Hanukkah, like Christmas, is a festival of lights. Both fall in the dead of winter, near the winter solstice. Both are associated with cold, wintry weather, piled up snow for sledding. But in Los Angeles, winter holidays are warm and sunny, but the feeling of the holidays is not lost.
The Los Angeles Times reported about a Hanukkah party for 200 elderly Jewish people who contented themselves to sitting around, noshing on latkes. But, without warning many sprung to their feet, clapping to traditional Yiddish songs and performing 'the hora' a chain-like dance with people holding hands and encircling tables.
This was the scene at the end the Cafe Europa Hanukkah party on December 11, afternoon at Temple Emanuel in Beverly Hills. All participants were jubilant and made no mention of their common bond: they are all Holocaust survivors.

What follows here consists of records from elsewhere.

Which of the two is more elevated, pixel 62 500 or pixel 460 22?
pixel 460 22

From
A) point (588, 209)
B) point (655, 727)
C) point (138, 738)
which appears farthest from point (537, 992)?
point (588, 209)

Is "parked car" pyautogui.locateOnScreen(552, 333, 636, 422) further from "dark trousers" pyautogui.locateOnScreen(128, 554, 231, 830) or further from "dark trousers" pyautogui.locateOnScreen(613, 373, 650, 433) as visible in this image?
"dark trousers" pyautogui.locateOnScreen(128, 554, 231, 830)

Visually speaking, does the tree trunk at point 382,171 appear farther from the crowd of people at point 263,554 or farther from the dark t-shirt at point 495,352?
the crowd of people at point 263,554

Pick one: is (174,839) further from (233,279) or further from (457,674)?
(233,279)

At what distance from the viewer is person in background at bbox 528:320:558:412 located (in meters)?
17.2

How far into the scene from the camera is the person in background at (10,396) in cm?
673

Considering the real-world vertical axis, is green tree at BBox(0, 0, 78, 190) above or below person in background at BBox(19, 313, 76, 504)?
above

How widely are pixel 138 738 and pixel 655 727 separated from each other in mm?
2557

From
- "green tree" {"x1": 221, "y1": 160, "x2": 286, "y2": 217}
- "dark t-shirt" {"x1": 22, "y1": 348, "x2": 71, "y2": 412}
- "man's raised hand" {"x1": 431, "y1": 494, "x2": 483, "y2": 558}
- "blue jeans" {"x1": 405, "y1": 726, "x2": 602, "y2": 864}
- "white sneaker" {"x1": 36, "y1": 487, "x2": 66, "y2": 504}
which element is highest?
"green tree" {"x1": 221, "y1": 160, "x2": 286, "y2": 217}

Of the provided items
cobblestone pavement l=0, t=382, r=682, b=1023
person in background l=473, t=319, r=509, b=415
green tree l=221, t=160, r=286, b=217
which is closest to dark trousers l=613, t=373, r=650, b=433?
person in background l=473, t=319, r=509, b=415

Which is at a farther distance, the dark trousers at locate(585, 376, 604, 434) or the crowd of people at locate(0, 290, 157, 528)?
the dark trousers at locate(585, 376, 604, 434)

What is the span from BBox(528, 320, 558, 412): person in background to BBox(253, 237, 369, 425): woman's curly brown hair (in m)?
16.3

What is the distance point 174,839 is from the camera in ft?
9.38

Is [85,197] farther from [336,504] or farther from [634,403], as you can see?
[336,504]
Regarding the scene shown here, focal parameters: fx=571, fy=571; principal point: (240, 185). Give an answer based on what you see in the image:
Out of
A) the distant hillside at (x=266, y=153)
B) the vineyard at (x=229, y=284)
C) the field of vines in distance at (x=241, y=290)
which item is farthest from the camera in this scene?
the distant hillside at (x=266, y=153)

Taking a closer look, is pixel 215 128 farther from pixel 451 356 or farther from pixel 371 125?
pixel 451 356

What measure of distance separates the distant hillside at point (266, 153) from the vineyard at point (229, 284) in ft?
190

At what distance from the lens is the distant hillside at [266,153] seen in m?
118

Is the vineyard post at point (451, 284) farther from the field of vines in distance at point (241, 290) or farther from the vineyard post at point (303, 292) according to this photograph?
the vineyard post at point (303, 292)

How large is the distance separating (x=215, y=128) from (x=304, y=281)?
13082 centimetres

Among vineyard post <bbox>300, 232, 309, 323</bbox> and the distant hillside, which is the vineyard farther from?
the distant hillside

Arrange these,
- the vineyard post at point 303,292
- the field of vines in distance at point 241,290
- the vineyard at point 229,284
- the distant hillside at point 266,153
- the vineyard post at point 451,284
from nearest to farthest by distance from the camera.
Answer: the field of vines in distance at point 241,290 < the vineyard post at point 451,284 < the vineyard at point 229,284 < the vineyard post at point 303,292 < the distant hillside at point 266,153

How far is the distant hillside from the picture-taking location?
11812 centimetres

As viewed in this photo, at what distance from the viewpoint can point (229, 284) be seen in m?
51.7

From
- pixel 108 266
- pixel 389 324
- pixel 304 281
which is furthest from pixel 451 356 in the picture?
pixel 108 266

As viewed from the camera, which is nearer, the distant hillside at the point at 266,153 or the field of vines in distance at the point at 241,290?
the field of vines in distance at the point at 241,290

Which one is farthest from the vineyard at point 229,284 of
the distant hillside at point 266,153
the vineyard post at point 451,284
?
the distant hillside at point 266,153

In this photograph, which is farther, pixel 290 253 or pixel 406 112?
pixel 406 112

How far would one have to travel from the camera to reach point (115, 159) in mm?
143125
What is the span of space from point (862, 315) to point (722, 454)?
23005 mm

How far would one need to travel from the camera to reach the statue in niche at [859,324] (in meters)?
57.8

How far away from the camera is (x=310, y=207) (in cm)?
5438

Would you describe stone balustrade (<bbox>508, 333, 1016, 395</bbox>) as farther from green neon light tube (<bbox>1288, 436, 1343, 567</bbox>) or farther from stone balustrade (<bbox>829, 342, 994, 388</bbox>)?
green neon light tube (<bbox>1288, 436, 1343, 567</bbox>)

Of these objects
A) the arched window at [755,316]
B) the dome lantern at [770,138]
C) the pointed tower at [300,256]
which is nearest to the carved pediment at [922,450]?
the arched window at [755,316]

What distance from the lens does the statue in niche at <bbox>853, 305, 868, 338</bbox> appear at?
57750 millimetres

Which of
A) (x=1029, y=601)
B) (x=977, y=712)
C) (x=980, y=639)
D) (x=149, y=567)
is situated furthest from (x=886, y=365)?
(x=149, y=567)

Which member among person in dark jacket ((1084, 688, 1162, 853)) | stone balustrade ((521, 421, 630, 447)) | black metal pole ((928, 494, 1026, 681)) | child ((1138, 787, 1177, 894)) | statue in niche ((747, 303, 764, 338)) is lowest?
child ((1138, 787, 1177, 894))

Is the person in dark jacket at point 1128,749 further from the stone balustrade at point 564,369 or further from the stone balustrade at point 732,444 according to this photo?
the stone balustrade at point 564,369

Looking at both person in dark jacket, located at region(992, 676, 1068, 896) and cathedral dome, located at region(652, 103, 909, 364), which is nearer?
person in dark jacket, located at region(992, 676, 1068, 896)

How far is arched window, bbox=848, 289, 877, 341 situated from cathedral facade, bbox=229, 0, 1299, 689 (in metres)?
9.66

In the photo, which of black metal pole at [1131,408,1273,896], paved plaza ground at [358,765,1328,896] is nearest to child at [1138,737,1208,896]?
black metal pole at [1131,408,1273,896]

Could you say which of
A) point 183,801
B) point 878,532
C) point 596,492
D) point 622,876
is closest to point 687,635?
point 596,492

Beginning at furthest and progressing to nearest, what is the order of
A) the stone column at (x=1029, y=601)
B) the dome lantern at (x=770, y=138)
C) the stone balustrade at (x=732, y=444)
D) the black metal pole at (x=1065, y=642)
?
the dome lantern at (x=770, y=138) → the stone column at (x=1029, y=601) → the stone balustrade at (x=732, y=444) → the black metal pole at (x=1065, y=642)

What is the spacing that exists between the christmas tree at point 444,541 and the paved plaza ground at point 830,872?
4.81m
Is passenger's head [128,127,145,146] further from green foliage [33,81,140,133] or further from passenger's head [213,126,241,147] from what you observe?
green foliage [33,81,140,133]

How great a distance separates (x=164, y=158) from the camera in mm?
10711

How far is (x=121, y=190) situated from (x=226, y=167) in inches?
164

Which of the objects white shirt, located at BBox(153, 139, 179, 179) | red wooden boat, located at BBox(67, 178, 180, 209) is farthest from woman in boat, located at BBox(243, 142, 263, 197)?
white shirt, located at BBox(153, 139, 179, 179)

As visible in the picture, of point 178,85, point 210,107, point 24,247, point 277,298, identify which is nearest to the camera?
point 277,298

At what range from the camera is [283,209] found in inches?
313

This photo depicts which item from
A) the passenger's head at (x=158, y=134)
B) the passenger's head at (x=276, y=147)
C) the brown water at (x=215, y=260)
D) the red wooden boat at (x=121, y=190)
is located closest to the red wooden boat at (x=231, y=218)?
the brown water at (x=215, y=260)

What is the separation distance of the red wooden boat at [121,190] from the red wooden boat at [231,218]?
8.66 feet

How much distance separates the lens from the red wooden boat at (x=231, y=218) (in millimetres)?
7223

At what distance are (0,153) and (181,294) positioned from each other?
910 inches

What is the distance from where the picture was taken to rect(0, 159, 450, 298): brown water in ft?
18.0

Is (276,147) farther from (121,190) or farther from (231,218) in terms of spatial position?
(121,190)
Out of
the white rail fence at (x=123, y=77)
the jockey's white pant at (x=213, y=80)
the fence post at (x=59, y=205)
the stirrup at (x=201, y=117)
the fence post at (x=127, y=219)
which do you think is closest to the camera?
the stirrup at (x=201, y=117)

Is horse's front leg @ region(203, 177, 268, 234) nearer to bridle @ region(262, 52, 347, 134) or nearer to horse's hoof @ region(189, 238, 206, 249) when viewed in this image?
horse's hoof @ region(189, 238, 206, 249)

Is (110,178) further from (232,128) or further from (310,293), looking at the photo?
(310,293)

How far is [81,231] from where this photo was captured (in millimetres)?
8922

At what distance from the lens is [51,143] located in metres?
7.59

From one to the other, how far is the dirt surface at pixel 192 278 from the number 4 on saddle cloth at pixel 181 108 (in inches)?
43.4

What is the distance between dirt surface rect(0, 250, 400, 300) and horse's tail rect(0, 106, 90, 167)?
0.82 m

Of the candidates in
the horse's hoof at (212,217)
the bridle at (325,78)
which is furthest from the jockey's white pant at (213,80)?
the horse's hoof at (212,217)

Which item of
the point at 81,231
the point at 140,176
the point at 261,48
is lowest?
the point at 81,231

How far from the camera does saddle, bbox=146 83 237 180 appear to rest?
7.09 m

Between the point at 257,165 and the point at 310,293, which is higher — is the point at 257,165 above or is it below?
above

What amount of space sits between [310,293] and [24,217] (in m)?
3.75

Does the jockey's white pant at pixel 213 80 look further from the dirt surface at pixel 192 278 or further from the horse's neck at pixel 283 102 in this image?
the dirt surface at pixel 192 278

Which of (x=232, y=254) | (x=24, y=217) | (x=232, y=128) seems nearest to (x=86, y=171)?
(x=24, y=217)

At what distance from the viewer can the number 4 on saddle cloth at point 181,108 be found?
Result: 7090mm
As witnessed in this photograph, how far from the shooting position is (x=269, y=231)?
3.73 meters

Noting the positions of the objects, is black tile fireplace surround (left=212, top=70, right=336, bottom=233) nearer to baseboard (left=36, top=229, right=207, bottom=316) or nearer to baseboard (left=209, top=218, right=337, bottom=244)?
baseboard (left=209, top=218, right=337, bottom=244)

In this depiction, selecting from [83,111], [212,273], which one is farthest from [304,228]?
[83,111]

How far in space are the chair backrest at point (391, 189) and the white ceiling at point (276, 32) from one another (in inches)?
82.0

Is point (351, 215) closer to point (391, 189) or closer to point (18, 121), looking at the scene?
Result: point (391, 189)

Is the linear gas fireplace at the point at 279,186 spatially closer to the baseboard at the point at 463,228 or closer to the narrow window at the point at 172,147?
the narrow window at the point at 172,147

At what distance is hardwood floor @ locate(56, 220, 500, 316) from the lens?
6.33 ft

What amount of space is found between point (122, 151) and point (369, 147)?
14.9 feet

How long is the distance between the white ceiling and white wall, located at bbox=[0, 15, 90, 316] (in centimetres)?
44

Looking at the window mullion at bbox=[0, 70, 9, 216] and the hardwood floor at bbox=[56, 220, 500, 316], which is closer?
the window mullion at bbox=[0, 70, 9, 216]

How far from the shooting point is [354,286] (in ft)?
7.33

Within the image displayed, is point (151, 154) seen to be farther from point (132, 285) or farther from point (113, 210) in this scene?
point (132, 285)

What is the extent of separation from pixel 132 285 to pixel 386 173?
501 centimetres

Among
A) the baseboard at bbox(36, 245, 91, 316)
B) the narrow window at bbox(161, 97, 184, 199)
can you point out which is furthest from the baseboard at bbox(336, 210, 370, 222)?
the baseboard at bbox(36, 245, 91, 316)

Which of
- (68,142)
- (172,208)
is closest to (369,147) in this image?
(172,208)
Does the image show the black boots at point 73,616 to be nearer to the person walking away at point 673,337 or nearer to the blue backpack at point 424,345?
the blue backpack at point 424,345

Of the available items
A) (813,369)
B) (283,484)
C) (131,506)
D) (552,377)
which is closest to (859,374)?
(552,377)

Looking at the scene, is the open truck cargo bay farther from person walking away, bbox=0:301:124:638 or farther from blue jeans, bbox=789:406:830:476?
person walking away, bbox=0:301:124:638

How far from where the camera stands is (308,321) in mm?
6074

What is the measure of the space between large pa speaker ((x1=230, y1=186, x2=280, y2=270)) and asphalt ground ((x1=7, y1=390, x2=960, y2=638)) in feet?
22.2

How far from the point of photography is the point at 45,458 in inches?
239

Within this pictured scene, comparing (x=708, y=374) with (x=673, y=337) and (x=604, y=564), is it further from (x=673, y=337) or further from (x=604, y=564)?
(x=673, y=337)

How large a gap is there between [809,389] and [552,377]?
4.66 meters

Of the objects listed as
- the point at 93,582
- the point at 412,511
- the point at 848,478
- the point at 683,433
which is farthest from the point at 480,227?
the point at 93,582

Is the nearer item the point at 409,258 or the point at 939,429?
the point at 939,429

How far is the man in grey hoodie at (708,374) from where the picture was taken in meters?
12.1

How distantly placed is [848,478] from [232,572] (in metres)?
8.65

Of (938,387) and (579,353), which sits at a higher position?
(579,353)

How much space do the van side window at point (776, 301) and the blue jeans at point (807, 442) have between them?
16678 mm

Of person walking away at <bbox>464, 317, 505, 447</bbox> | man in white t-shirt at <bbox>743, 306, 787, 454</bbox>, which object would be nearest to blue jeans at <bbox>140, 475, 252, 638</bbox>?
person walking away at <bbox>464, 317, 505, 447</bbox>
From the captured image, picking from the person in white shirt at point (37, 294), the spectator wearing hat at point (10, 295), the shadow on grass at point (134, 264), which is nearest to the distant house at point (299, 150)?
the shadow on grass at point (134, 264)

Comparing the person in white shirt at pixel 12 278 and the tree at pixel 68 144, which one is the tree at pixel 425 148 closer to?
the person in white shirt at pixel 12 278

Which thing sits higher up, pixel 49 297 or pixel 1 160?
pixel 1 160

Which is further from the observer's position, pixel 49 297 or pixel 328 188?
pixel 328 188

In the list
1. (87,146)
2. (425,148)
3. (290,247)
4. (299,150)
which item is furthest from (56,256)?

"Every day is a holiday if we are still here," Sophie Hamburger, 93, told The Los Angeles Times, unrolling her sleeve to show the tattooed number etched on her left arm.
The Jewish Family Service is responsible for the Cafe Europa program, a social support group for survivors, who join together for entertainment outings, meals or educational sessions. The Hanukkah get-together featured a kosher lunch, a children's musical performance and dance.
Susie Forer-Dehrey, chief operating officer of the The Jewish Family Service of Los Angeles told the news service: "Many of them grew up without parents. Many lost children," she said. "The fact that they can come together and celebrate Hanukkah is truly a miracle, and Hanukkah is about miracles."
Dorothy Greenstein, 82, said at least two of her friends have died recently. "We are an endangered species," she said. Still, she enjoyed the festive fried jelly doughnuts.
This group, which went through horrific times, rarely stop to remember difficult times. They focus on the future and have fun in the moment.